One of the biggest problems: China’s government-run health insurance funds, which are struggling to keep up with an ageing population and surging incidence of diseases like cancer or diabetes. As they grapple with tighter budgets and a slowing economy, many of these funds are capping reimbursements to patients and pushing local authorities to negotiate with companies to lower drug prices.
More than $115 billion of drugs were sold in China last year, according to researcher IMS Institute for Healthcare Informatics, making it the world’s second largest market after the U.S. China’s pharmaceutical market shrank by 1 percent in dollar terms from October to November, according to Barclays Plc, a sharp contrast with the 17 percent expansion in the second half of 2013. As a result, companies from the U.K.’s GlaxoSmithKline Plc to AstraZeneca Plc and New York’s Pfizer Inc. saw China sales growth weaken last year.

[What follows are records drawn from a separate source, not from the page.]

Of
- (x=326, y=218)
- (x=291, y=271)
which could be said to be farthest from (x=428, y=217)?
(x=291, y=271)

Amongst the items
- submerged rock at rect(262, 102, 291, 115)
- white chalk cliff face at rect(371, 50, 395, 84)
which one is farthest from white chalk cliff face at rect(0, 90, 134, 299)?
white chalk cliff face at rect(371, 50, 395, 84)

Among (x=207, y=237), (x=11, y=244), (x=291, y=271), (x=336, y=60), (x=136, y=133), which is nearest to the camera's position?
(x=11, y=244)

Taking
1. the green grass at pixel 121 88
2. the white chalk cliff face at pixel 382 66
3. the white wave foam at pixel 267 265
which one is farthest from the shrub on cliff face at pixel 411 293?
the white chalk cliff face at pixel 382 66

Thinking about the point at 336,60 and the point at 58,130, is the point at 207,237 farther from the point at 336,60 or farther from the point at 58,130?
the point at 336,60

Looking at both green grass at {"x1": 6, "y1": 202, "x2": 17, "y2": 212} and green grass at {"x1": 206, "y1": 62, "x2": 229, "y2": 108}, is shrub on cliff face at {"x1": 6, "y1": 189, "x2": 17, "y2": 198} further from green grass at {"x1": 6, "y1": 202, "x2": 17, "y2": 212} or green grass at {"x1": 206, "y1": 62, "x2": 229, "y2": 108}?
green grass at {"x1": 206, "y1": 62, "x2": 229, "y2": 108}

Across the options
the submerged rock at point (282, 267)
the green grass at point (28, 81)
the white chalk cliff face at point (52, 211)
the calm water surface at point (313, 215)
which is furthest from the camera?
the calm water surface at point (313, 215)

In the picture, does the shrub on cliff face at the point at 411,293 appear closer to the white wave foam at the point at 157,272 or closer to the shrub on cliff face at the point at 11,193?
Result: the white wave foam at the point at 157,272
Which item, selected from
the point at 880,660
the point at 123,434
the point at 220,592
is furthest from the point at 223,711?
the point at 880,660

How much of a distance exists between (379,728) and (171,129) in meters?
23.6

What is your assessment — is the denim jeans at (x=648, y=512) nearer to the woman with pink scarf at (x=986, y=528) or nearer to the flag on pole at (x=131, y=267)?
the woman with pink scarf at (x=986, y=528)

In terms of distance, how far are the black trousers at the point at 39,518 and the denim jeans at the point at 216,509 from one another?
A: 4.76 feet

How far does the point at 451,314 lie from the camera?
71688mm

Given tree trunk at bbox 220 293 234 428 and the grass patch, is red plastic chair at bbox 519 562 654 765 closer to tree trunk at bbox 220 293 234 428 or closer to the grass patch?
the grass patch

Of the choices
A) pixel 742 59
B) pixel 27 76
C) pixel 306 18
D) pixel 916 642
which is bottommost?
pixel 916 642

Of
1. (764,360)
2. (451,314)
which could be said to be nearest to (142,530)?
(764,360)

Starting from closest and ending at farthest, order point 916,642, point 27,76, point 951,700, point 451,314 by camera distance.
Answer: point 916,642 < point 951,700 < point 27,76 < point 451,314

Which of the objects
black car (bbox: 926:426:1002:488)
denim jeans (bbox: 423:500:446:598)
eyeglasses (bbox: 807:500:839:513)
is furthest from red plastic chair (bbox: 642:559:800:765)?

In the latest sign of price pressures for the industry, Li Bin, director of the National Health and Family Planning Commission said at a press conference at the National People’s Congress on Tuesday that China has won price cuts of more than 50 percent in national-level bargaining with drug companies on about five kinds of costly imported drugs for illnesses including cancer. The official didn’t specify the names of the drugs or the manufacturers.